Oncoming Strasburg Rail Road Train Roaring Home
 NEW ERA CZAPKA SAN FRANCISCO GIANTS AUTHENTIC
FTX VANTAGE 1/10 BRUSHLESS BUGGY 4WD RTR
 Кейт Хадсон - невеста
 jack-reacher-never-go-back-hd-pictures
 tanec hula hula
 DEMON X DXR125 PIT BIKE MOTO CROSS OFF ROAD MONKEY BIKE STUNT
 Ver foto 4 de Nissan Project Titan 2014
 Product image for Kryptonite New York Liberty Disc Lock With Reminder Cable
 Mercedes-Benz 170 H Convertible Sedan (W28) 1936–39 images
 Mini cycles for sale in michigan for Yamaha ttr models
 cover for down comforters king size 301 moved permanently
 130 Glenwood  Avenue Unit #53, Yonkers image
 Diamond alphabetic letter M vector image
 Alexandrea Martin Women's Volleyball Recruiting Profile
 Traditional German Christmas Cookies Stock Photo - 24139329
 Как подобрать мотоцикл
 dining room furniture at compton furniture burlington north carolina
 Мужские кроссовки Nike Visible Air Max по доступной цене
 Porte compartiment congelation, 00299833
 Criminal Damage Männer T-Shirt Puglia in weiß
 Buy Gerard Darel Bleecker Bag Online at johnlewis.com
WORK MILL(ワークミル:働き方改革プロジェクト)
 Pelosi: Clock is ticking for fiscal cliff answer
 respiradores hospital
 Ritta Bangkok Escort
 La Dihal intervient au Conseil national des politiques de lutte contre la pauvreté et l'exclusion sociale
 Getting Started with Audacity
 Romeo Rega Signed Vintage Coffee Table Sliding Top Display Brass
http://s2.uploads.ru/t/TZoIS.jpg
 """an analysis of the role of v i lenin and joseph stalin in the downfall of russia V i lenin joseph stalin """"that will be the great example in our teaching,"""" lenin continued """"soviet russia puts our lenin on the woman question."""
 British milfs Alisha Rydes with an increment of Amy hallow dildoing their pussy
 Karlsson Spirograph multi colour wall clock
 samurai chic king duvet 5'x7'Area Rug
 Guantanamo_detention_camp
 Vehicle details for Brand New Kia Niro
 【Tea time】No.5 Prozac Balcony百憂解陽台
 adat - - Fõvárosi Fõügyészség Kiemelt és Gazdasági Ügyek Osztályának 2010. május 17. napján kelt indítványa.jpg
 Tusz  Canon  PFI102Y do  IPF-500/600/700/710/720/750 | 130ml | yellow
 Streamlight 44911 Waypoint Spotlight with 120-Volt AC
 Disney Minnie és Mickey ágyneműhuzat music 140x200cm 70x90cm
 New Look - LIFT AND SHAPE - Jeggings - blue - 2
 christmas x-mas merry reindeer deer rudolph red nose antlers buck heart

- _ASSIGNMENT_: Reproduce exactly what is written in the listing above.

- _SOLUTION TO THE EXERCISE_:
Oncoming Strasburg Rail Road Train Roaring Home
 NEW ERA CZAPKA SAN FRANCISCO GIANTS AUTHENTIC
FTX VANTAGE 1/10 BRUSHLESS BUGGY 4WD RTR
 Кейт Хадсон - невеста
 jack-reacher-never-go-back-hd-pictures
 tanec hula hula
 DEMON X DXR125 PIT BIKE MOTO CROSS OFF ROAD MONKEY BIKE STUNT
 Ver foto 4 de Nissan Project Titan 2014
 Product image for Kryptonite New York Liberty Disc Lock With Reminder Cable
 Mercedes-Benz 170 H Convertible Sedan (W28) 1936–39 images
 Mini cycles for sale in michigan for Yamaha ttr models
 cover for down comforters king size 301 moved permanently
 130 Glenwood  Avenue Unit #53, Yonkers image
 Diamond alphabetic letter M vector image
 Alexandrea Martin Women's Volleyball Recruiting Profile
 Traditional German Christmas Cookies Stock Photo - 24139329
 Как подобрать мотоцикл
 dining room furniture at compton furniture burlington north carolina
 Мужские кроссовки Nike Visible Air Max по доступной цене
 Porte compartiment congelation, 00299833
 Criminal Damage Männer T-Shirt Puglia in weiß
 Buy Gerard Darel Bleecker Bag Online at johnlewis.com
WORK MILL(ワークミル:働き方改革プロジェクト)
 Pelosi: Clock is ticking for fiscal cliff answer
 respiradores hospital
 Ritta Bangkok Escort
 La Dihal intervient au Conseil national des politiques de lutte contre la pauvreté et l'exclusion sociale
 Getting Started with Audacity
 Romeo Rega Signed Vintage Coffee Table Sliding Top Display Brass
http://s2.uploads.ru/t/TZoIS.jpg
 """an analysis of the role of v i lenin and joseph stalin in the downfall of russia V i lenin joseph stalin """"that will be the great example in our teaching,"""" lenin continued """"soviet russia puts our lenin on the woman question."""
 British milfs Alisha Rydes with an increment of Amy hallow dildoing their pussy
 Karlsson Spirograph multi colour wall clock
 samurai chic king duvet 5'x7'Area Rug
 Guantanamo_detention_camp
 Vehicle details for Brand New Kia Niro
 【Tea time】No.5 Prozac Balcony百憂解陽台
 adat - - Fõvárosi Fõügyészség Kiemelt és Gazdasági Ügyek Osztályának 2010. május 17. napján kelt indítványa.jpg
 Tusz  Canon  PFI102Y do  IPF-500/600/700/710/720/750 | 130ml | yellow
 Streamlight 44911 Waypoint Spotlight with 120-Volt AC
 Disney Minnie és Mickey ágyneműhuzat music 140x200cm 70x90cm
 New Look - LIFT AND SHAPE - Jeggings - blue - 2
 christmas x-mas merry reindeer deer rudolph red nose antlers buck heart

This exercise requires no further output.